What this task involves:
Within the material below, filter for lines that hold the word "Tanzania".

Recorded information:
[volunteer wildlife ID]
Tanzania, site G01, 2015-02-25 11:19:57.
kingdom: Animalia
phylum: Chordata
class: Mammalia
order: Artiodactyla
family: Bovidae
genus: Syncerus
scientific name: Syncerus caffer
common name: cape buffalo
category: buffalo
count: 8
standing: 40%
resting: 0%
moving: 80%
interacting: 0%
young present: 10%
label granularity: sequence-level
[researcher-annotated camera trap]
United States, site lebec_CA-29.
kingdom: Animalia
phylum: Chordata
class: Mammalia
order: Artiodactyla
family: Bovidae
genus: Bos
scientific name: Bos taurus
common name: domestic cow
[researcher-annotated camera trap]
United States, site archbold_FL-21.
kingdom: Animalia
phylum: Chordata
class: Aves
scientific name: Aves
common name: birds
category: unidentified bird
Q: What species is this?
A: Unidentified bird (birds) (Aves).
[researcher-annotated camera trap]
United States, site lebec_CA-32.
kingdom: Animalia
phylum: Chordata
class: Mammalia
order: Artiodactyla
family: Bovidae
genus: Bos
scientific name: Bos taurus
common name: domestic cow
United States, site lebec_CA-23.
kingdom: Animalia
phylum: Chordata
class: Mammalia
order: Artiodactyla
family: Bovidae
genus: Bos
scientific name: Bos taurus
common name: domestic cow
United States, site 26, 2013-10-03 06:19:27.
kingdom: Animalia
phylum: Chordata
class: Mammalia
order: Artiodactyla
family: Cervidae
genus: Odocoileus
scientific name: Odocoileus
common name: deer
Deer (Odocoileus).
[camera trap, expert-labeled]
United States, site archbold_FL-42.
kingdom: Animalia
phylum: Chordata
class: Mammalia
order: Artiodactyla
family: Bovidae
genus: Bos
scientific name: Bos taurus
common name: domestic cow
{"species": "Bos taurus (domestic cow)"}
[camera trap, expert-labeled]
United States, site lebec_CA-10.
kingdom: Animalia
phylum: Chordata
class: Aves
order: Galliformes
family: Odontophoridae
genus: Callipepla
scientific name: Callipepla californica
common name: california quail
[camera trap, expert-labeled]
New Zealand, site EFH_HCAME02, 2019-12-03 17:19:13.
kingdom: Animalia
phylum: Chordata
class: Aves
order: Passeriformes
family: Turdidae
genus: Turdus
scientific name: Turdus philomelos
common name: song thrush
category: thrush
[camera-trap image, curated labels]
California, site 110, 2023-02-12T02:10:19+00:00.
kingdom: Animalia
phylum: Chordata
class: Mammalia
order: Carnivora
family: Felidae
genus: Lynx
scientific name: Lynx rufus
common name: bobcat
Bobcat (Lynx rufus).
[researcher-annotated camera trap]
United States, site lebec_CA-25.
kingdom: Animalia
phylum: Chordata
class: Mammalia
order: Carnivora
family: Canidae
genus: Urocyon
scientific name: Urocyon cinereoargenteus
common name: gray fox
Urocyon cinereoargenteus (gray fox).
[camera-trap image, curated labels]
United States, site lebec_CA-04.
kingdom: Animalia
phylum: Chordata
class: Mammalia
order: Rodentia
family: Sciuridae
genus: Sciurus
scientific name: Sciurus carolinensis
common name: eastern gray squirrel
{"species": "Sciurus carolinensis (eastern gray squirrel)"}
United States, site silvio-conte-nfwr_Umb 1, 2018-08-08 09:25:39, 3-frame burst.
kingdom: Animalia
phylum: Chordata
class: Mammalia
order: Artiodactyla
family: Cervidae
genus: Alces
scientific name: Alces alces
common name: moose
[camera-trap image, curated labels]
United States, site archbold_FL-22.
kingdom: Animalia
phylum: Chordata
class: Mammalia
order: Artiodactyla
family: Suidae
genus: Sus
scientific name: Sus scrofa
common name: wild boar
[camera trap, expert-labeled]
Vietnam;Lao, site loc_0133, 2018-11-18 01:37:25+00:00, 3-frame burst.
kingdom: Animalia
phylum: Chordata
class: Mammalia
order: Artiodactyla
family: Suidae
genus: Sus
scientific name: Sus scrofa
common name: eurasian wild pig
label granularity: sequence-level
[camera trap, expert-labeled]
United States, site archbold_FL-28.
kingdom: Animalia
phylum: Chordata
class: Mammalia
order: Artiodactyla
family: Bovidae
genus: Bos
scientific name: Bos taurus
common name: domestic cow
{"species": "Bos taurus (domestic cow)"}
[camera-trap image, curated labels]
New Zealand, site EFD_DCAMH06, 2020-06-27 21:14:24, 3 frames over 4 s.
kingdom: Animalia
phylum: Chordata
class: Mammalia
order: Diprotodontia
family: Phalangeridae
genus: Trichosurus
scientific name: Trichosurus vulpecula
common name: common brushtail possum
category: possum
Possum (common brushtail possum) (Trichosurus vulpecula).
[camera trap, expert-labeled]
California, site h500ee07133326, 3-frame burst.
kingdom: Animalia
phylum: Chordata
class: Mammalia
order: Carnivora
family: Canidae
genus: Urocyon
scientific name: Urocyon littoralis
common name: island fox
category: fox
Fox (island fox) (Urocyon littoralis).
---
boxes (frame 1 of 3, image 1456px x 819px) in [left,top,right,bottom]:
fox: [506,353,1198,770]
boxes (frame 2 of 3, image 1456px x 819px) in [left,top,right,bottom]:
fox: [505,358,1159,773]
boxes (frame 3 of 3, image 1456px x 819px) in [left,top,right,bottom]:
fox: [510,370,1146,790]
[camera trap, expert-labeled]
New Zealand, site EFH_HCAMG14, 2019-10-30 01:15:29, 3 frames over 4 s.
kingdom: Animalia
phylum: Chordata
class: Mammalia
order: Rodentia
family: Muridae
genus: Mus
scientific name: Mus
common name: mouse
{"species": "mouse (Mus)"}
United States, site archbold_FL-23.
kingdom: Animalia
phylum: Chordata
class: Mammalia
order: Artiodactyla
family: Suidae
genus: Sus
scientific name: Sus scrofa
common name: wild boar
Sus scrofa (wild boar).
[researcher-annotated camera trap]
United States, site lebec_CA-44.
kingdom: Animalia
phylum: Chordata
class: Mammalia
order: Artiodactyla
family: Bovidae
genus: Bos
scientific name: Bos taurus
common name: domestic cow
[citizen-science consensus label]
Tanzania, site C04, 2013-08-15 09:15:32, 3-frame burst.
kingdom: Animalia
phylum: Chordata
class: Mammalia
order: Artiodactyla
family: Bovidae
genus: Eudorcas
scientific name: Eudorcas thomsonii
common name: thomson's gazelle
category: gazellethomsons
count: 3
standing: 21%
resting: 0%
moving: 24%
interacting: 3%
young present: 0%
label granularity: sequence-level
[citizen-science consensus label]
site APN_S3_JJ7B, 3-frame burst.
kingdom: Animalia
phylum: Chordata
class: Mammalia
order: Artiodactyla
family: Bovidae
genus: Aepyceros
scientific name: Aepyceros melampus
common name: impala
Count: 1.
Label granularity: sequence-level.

The answer:
Tanzania, site G01, 2015-02-25 11:19:57.
Tanzania, site C04, 2013-08-15 09:15:32, 3-frame burst.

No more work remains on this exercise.